Hi Res
Two corrections to my previous post.
- Yes, I meant S5 http://meyerweb.com/eric/tools/s5/ (that M5 was a typo)
- When I said "HTML for the screen" meaning HTML in broader sense, I should have also mentioned templates, CSS, JavaScript and many other!
You said:
> The S5 package [...] rendered very nicely on a range of browsers, [...]. The big drawback is the lack of a convenient WYSIWYG presentation editor - you have to understand HTML, CSS and JavaScript and edit the raw HTML of your presentation.

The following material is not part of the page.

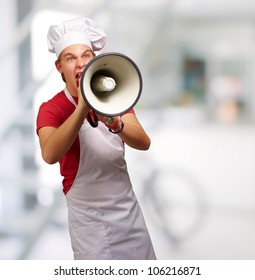 portrait of a young cook man screaming with a megaphone indoor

I thought having no GUI is the whole idea. Not to get distracted in presentation details rather concentrate on the structure and content. The framework will look after the design/layout. The same reason for LaTeX, for example. Anyway the discussion GUI or no GUI will take us off topic.
Back to topic, you wrote:
> For many of us, I think the problem is that we need to have one document do multiple jobs. We need to:
> Present in a face-to-face lecture, with a slideshow to keep us on track and show visual materials Present online, in both webinars and recorded format
> Allow students to view the material online,
> ...
I would say, not _one_ document which does all, rather one _source_ document which can be converted to different final formats. That is a much bigger problem than creating screen-only (HTML & Co) documents. If people have given up on that and fall back to Powerpoints, no point in talking about advance work-flows.
So, we meet in "Teaching with Moodle", talking about converting Powerpoints! (to what?)